*Excerpted text*
***

GC experiments. Writing my own GC.

Adam Sakareassen via Digitalmars-d digitalmars-d at puremagic.com
Tue May 13 01:29:18 PDT 2014


Destructors will almost certainly be run on the background thread. 
Although those run at shutdown will likely be on the main thread.

I hope the overall performance results are good.  I really need to see 
the timing of the collections to know.  But in any case it does indicate 
that some work on removing lock contention is worthwhile.

On 13/05/2014 5:04 PM, Rainer Schuetze via Digitalmars-d wrote:
>
> This sounds pretty cool.
>
> On 13.05.2014 06:42, Adam Sakareassen via Digitalmars-d wrote:
>> Hi all,
>>
> [...]
>> All memory allocations are entirely lock free (using CAS instructions).
>>   So a pre-empted thread will never block another.   For allocations of
>> less than 128 bytes, each thread is allocated memory from it's own
>> memory pool to avoid false sharing on the CPU's cache.
>
> There was a GSoC project a few years ago which was planning to do
> something similar, but then switched to go for implementing precise
> scanning. I always wanted to add lock-free memory allocations, too.
>
> [...]
>>
>> The mark phase needs to stop the world.  The sweeping portion of the
>> collection will run in the background.   This is similar to the current
>> implementation as the world is restarted after the mark phase, however
>> the thread doing the collection will not allocate the requested memory
>> to the calling thread until after the sweep has completed.  This means
>> that single threaded applications always wait for the full garbage
>> collection cycle.

***

*A run of records*
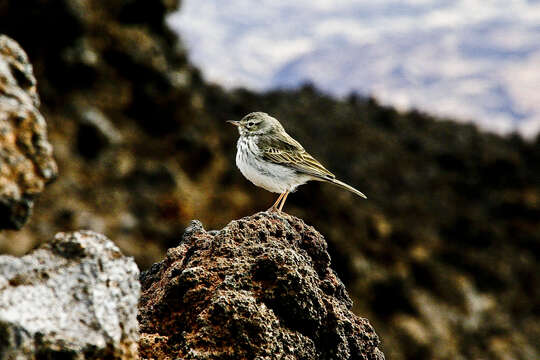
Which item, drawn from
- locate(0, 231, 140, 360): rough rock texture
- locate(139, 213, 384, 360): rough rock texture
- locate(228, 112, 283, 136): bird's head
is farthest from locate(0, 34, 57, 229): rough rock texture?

***

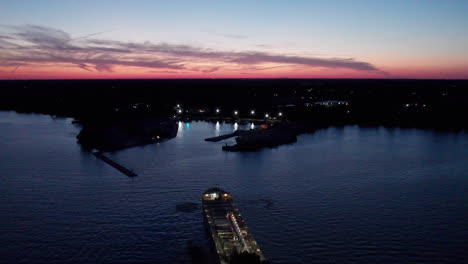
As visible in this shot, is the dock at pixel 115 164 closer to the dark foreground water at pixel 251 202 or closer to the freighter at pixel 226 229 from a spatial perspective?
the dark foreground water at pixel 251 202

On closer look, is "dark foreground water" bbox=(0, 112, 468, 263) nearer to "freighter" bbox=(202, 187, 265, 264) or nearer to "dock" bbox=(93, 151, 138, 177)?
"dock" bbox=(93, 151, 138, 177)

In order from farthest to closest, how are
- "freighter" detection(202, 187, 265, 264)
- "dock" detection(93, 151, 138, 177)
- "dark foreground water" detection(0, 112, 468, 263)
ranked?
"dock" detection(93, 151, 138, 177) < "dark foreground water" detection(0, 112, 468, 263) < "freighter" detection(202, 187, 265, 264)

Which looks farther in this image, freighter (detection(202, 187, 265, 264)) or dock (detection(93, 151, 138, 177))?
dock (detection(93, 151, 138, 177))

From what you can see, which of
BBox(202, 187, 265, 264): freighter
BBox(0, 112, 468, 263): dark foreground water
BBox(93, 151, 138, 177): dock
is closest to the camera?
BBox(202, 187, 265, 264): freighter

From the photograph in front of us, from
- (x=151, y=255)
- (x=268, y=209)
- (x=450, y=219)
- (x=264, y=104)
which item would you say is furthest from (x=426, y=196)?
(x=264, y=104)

***

*Given instruction*
Using the GC post above, please explain in one to three sentences why single-threaded applications always wait for the full garbage collection cycle.

*Response to this task*
The world is restarted after the mark phase and sweeping runs in the background. However, the thread doing the collection does not give the requested memory to the calling thread until the sweep has completed. A single-threaded application therefore waits through both the mark and sweep phases before its allocation is served.